Division of Pediatric Surgery, Children's Hospital Colorado, Aurora, CO, USA.
Center for Children's Surgery, Children's Hospital Colorado, Aurora, CO, USA.
Am J Surg. 2022 Jul;224(1 Pt A):13-17. doi: 10.1016/j.amjsurg.2022.02.054. Epub 2022 Feb 21.
Adolescents with blunt solid organ injuries (BSOI) are cared for at both pediatric trauma centers (PTC) and adult trauma centers (ATC). Over the past decade, treatment strategies have shifted towards non-operative management with reported favorable outcomes.

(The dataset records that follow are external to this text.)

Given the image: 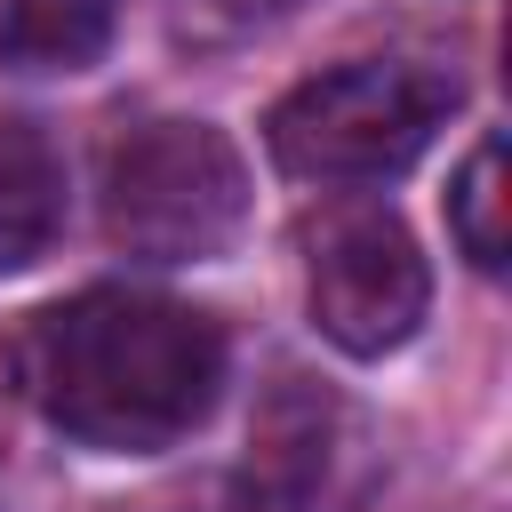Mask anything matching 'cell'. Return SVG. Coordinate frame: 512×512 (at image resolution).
<instances>
[{
	"mask_svg": "<svg viewBox=\"0 0 512 512\" xmlns=\"http://www.w3.org/2000/svg\"><path fill=\"white\" fill-rule=\"evenodd\" d=\"M504 208H512V192H504V136H480L472 160L456 168V192H448L456 248H464L480 272L504 264Z\"/></svg>",
	"mask_w": 512,
	"mask_h": 512,
	"instance_id": "obj_8",
	"label": "cell"
},
{
	"mask_svg": "<svg viewBox=\"0 0 512 512\" xmlns=\"http://www.w3.org/2000/svg\"><path fill=\"white\" fill-rule=\"evenodd\" d=\"M16 376L56 432L112 456H152L216 408L224 328L168 296L88 288L32 312V328L16 336Z\"/></svg>",
	"mask_w": 512,
	"mask_h": 512,
	"instance_id": "obj_1",
	"label": "cell"
},
{
	"mask_svg": "<svg viewBox=\"0 0 512 512\" xmlns=\"http://www.w3.org/2000/svg\"><path fill=\"white\" fill-rule=\"evenodd\" d=\"M296 0H176V24L200 32V40H232V32H256L272 16H288Z\"/></svg>",
	"mask_w": 512,
	"mask_h": 512,
	"instance_id": "obj_9",
	"label": "cell"
},
{
	"mask_svg": "<svg viewBox=\"0 0 512 512\" xmlns=\"http://www.w3.org/2000/svg\"><path fill=\"white\" fill-rule=\"evenodd\" d=\"M432 272L392 208H336L312 232V320L336 352L384 360L424 328Z\"/></svg>",
	"mask_w": 512,
	"mask_h": 512,
	"instance_id": "obj_4",
	"label": "cell"
},
{
	"mask_svg": "<svg viewBox=\"0 0 512 512\" xmlns=\"http://www.w3.org/2000/svg\"><path fill=\"white\" fill-rule=\"evenodd\" d=\"M328 432H336V408H328L312 384L288 376V384L264 400L256 432H248V480H256L264 496L296 504V496L320 480V464H328Z\"/></svg>",
	"mask_w": 512,
	"mask_h": 512,
	"instance_id": "obj_6",
	"label": "cell"
},
{
	"mask_svg": "<svg viewBox=\"0 0 512 512\" xmlns=\"http://www.w3.org/2000/svg\"><path fill=\"white\" fill-rule=\"evenodd\" d=\"M64 232V160L40 120L0 112V272H24Z\"/></svg>",
	"mask_w": 512,
	"mask_h": 512,
	"instance_id": "obj_5",
	"label": "cell"
},
{
	"mask_svg": "<svg viewBox=\"0 0 512 512\" xmlns=\"http://www.w3.org/2000/svg\"><path fill=\"white\" fill-rule=\"evenodd\" d=\"M248 232V168L208 120H144L104 152V240L144 264H208Z\"/></svg>",
	"mask_w": 512,
	"mask_h": 512,
	"instance_id": "obj_3",
	"label": "cell"
},
{
	"mask_svg": "<svg viewBox=\"0 0 512 512\" xmlns=\"http://www.w3.org/2000/svg\"><path fill=\"white\" fill-rule=\"evenodd\" d=\"M456 96L464 88L440 64L368 56V64H336L288 88L264 120V144L304 184H376V176H400L448 128Z\"/></svg>",
	"mask_w": 512,
	"mask_h": 512,
	"instance_id": "obj_2",
	"label": "cell"
},
{
	"mask_svg": "<svg viewBox=\"0 0 512 512\" xmlns=\"http://www.w3.org/2000/svg\"><path fill=\"white\" fill-rule=\"evenodd\" d=\"M120 0H8L0 8V56L16 72H88L112 48Z\"/></svg>",
	"mask_w": 512,
	"mask_h": 512,
	"instance_id": "obj_7",
	"label": "cell"
}]
</instances>
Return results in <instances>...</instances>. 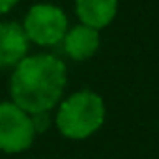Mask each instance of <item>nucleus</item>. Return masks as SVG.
<instances>
[{
  "label": "nucleus",
  "mask_w": 159,
  "mask_h": 159,
  "mask_svg": "<svg viewBox=\"0 0 159 159\" xmlns=\"http://www.w3.org/2000/svg\"><path fill=\"white\" fill-rule=\"evenodd\" d=\"M28 38L15 21L0 23V69L15 67L28 52Z\"/></svg>",
  "instance_id": "39448f33"
},
{
  "label": "nucleus",
  "mask_w": 159,
  "mask_h": 159,
  "mask_svg": "<svg viewBox=\"0 0 159 159\" xmlns=\"http://www.w3.org/2000/svg\"><path fill=\"white\" fill-rule=\"evenodd\" d=\"M34 139L36 129L30 114L13 101L0 103V150L6 153H19L28 150Z\"/></svg>",
  "instance_id": "20e7f679"
},
{
  "label": "nucleus",
  "mask_w": 159,
  "mask_h": 159,
  "mask_svg": "<svg viewBox=\"0 0 159 159\" xmlns=\"http://www.w3.org/2000/svg\"><path fill=\"white\" fill-rule=\"evenodd\" d=\"M62 41H64V51L69 58L83 62V60L92 58L96 51L99 49V32L90 26L79 25L67 30Z\"/></svg>",
  "instance_id": "423d86ee"
},
{
  "label": "nucleus",
  "mask_w": 159,
  "mask_h": 159,
  "mask_svg": "<svg viewBox=\"0 0 159 159\" xmlns=\"http://www.w3.org/2000/svg\"><path fill=\"white\" fill-rule=\"evenodd\" d=\"M118 10V0H75V11L84 26L94 30L111 25Z\"/></svg>",
  "instance_id": "0eeeda50"
},
{
  "label": "nucleus",
  "mask_w": 159,
  "mask_h": 159,
  "mask_svg": "<svg viewBox=\"0 0 159 159\" xmlns=\"http://www.w3.org/2000/svg\"><path fill=\"white\" fill-rule=\"evenodd\" d=\"M105 101L92 90H81L64 99L56 112L58 131L71 140H84L105 124Z\"/></svg>",
  "instance_id": "f03ea898"
},
{
  "label": "nucleus",
  "mask_w": 159,
  "mask_h": 159,
  "mask_svg": "<svg viewBox=\"0 0 159 159\" xmlns=\"http://www.w3.org/2000/svg\"><path fill=\"white\" fill-rule=\"evenodd\" d=\"M17 2H19V0H0V15L11 11L17 6Z\"/></svg>",
  "instance_id": "1a4fd4ad"
},
{
  "label": "nucleus",
  "mask_w": 159,
  "mask_h": 159,
  "mask_svg": "<svg viewBox=\"0 0 159 159\" xmlns=\"http://www.w3.org/2000/svg\"><path fill=\"white\" fill-rule=\"evenodd\" d=\"M32 124H34V129L36 133H43L49 125H51V118H49V112H39V114H32Z\"/></svg>",
  "instance_id": "6e6552de"
},
{
  "label": "nucleus",
  "mask_w": 159,
  "mask_h": 159,
  "mask_svg": "<svg viewBox=\"0 0 159 159\" xmlns=\"http://www.w3.org/2000/svg\"><path fill=\"white\" fill-rule=\"evenodd\" d=\"M67 83L66 64L52 54L25 56L13 69L10 92L13 103L26 114L49 112L62 99Z\"/></svg>",
  "instance_id": "f257e3e1"
},
{
  "label": "nucleus",
  "mask_w": 159,
  "mask_h": 159,
  "mask_svg": "<svg viewBox=\"0 0 159 159\" xmlns=\"http://www.w3.org/2000/svg\"><path fill=\"white\" fill-rule=\"evenodd\" d=\"M21 26L28 41L41 47H52L60 43L67 32V15L54 4H34Z\"/></svg>",
  "instance_id": "7ed1b4c3"
}]
</instances>
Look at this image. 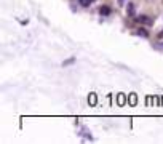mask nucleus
Segmentation results:
<instances>
[{
  "label": "nucleus",
  "mask_w": 163,
  "mask_h": 144,
  "mask_svg": "<svg viewBox=\"0 0 163 144\" xmlns=\"http://www.w3.org/2000/svg\"><path fill=\"white\" fill-rule=\"evenodd\" d=\"M136 21H138V23H141V24H152L150 18L146 16V14H141V16H138V18H136Z\"/></svg>",
  "instance_id": "obj_1"
},
{
  "label": "nucleus",
  "mask_w": 163,
  "mask_h": 144,
  "mask_svg": "<svg viewBox=\"0 0 163 144\" xmlns=\"http://www.w3.org/2000/svg\"><path fill=\"white\" fill-rule=\"evenodd\" d=\"M88 104H90V106H96V104H98L96 93H90V95H88Z\"/></svg>",
  "instance_id": "obj_2"
},
{
  "label": "nucleus",
  "mask_w": 163,
  "mask_h": 144,
  "mask_svg": "<svg viewBox=\"0 0 163 144\" xmlns=\"http://www.w3.org/2000/svg\"><path fill=\"white\" fill-rule=\"evenodd\" d=\"M128 101H130V106H136V104H138V95H136V93H130Z\"/></svg>",
  "instance_id": "obj_3"
},
{
  "label": "nucleus",
  "mask_w": 163,
  "mask_h": 144,
  "mask_svg": "<svg viewBox=\"0 0 163 144\" xmlns=\"http://www.w3.org/2000/svg\"><path fill=\"white\" fill-rule=\"evenodd\" d=\"M125 103H126V96L123 95V93H118L117 95V104L118 106H125Z\"/></svg>",
  "instance_id": "obj_4"
},
{
  "label": "nucleus",
  "mask_w": 163,
  "mask_h": 144,
  "mask_svg": "<svg viewBox=\"0 0 163 144\" xmlns=\"http://www.w3.org/2000/svg\"><path fill=\"white\" fill-rule=\"evenodd\" d=\"M126 13H128V16H134V5L131 2H128V5H126Z\"/></svg>",
  "instance_id": "obj_5"
},
{
  "label": "nucleus",
  "mask_w": 163,
  "mask_h": 144,
  "mask_svg": "<svg viewBox=\"0 0 163 144\" xmlns=\"http://www.w3.org/2000/svg\"><path fill=\"white\" fill-rule=\"evenodd\" d=\"M99 14L101 16H109V14H110V8L109 7H101L99 8Z\"/></svg>",
  "instance_id": "obj_6"
},
{
  "label": "nucleus",
  "mask_w": 163,
  "mask_h": 144,
  "mask_svg": "<svg viewBox=\"0 0 163 144\" xmlns=\"http://www.w3.org/2000/svg\"><path fill=\"white\" fill-rule=\"evenodd\" d=\"M136 34H138L139 37H144V38H147V37H149V34H147V31H146V29H138V31H136Z\"/></svg>",
  "instance_id": "obj_7"
},
{
  "label": "nucleus",
  "mask_w": 163,
  "mask_h": 144,
  "mask_svg": "<svg viewBox=\"0 0 163 144\" xmlns=\"http://www.w3.org/2000/svg\"><path fill=\"white\" fill-rule=\"evenodd\" d=\"M80 134H82V136H83V138H87V139H93V136H91V133H88V131H85V130H82V133H80Z\"/></svg>",
  "instance_id": "obj_8"
},
{
  "label": "nucleus",
  "mask_w": 163,
  "mask_h": 144,
  "mask_svg": "<svg viewBox=\"0 0 163 144\" xmlns=\"http://www.w3.org/2000/svg\"><path fill=\"white\" fill-rule=\"evenodd\" d=\"M78 3L82 5V7H90L91 0H78Z\"/></svg>",
  "instance_id": "obj_9"
},
{
  "label": "nucleus",
  "mask_w": 163,
  "mask_h": 144,
  "mask_svg": "<svg viewBox=\"0 0 163 144\" xmlns=\"http://www.w3.org/2000/svg\"><path fill=\"white\" fill-rule=\"evenodd\" d=\"M72 62H74V58H70V59H69V61H66V62H64V64H63V66H67V64H72Z\"/></svg>",
  "instance_id": "obj_10"
},
{
  "label": "nucleus",
  "mask_w": 163,
  "mask_h": 144,
  "mask_svg": "<svg viewBox=\"0 0 163 144\" xmlns=\"http://www.w3.org/2000/svg\"><path fill=\"white\" fill-rule=\"evenodd\" d=\"M123 3H125V0H118V5H120V7H121Z\"/></svg>",
  "instance_id": "obj_11"
},
{
  "label": "nucleus",
  "mask_w": 163,
  "mask_h": 144,
  "mask_svg": "<svg viewBox=\"0 0 163 144\" xmlns=\"http://www.w3.org/2000/svg\"><path fill=\"white\" fill-rule=\"evenodd\" d=\"M91 2H94V0H91Z\"/></svg>",
  "instance_id": "obj_12"
}]
</instances>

The aim of this study was to compare management strategies and outcomes between PTC and ATC.
We queried the 2016-2018 Trauma Quality Improvement Program (TQIP) datasets to identify adolescents between the ages of 16 and 19 with BSOI. Characteristics were stratified by center type (pediatric or adult) for comparative analyses. Separate logistic regressions were used to assess the association of hospital type, location of injury, age, gender, weight, Glascow Coma Score (GCS), Injury Severity Score (ISS), and intensive care unit (ICU) admissions for outcomes of interest.
Among the 3,011,310 patients enrolled in the 2016-2018 TQIP datasets, 106,892 (3.5%) had a BSOI ICD9/10 code. Of those, 9,193 (8.6%) were between 16 and 19 years of age and included in this analysis. Within this cohort, 6,073 (66.1%) were managed at an ATC and 3,120 (33.9%) were managed at a PTC. While statistically different, there were no clinically relevant differences for age, weight, and sex between groups. A significantly higher ISS and lower GCS score were observed among those admitted to ATC compared to PTC. ICU admissions were more frequent at ATC. Number of blood transfusions by 4 h after presentation were also higher among those admitted to an ATC. Despite a lower ISS and higher GCS at presentation, mortality was higher among those treated at a PTC with an odds ratio (95% confidence interval) of 2.42 (1.31-4.53). After excluding adolescents with a traumatic brain injury, a common cause of mortality among adolescent trauma patients, these differences in outcomes persisted.
Our data suggest that adolescents with BSOI managed at a PTC are less likely to receive blood transfusions by 4 h of admission or be admitted to the ICU than those managed at an ATC. However, this more conservative approach may come at the expense of higher overall mortality. Further work is needed to understand these differences and determine if PTC need to be more aggressive in managing BSOI.
患有钝性实体器官损伤(BSOI)的青少年在儿科创伤中心(PTC)和成人创伤中心(ATC)均可得到治疗。在过去的十年中,治疗策略已转向非手术治疗,报告的结果较为有利。本研究的目的是比较 PTC 和 ATC 之间的治疗策略和结果。
我们查询了 2016-2018 年创伤质量改进计划(TQIP)数据集,以确定年龄在 16 至 19 岁之间患有 BSOI 的青少年。按中心类型(儿科或成人)对特征进行分层,以进行比较分析。单独的逻辑回归用于评估医院类型,损伤部位,年龄,性别,体重,格拉斯哥昏迷评分(GCS),损伤严重程度评分(ISS)和重症监护病房(ICU)入院与感兴趣的结局之间的关联。
在 2016-2018 年 TQIP 数据集中登记的 3011310 名患者中,有 106892 名(3.5%)具有 BSOI ICD9/10 代码。其中,有 9193 名(8.6%)年龄在 16 至 19 岁之间,包括在本分析中。在该队列中,有 6073 名(66.1%)在 ATC 接受治疗,有 3120 名(33.9%)在 PTC 接受治疗。尽管存在统计学差异,但两组之间的年龄,体重和性别没有明显的临床差异。与 PTC 相比,在 ATC 接受治疗的患者的 ISS 更高,GCS 评分更低。在 ATC 接受治疗的患者中,ICU 入院率更高。与在 PTC 接受治疗的患者相比,在 ATC 接受治疗的患者在入院后 4 小时内输血的次数也更高。尽管入院时的 ISS 较低且 GCS 较高,但在 PTC 接受治疗的患者的死亡率更高,其比值比(95%置信区间)为 2.42(1.31-4.53)。在排除了青少年创伤患者中常见的创伤性脑损伤后,这些结局差异仍然存在。
我们的数据表明,在 PTC 接受治疗的患有 BSOI 的青少年在入院后 4 小时内接受输血或入住 ICU 的可能性低于在 ATC 接受治疗的青少年。但是,这种更为保守的方法可能会导致总体死亡率更高。需要进一步的研究来了解这些差异,并确定 PTC 是否需要更积极地治疗 BSOI。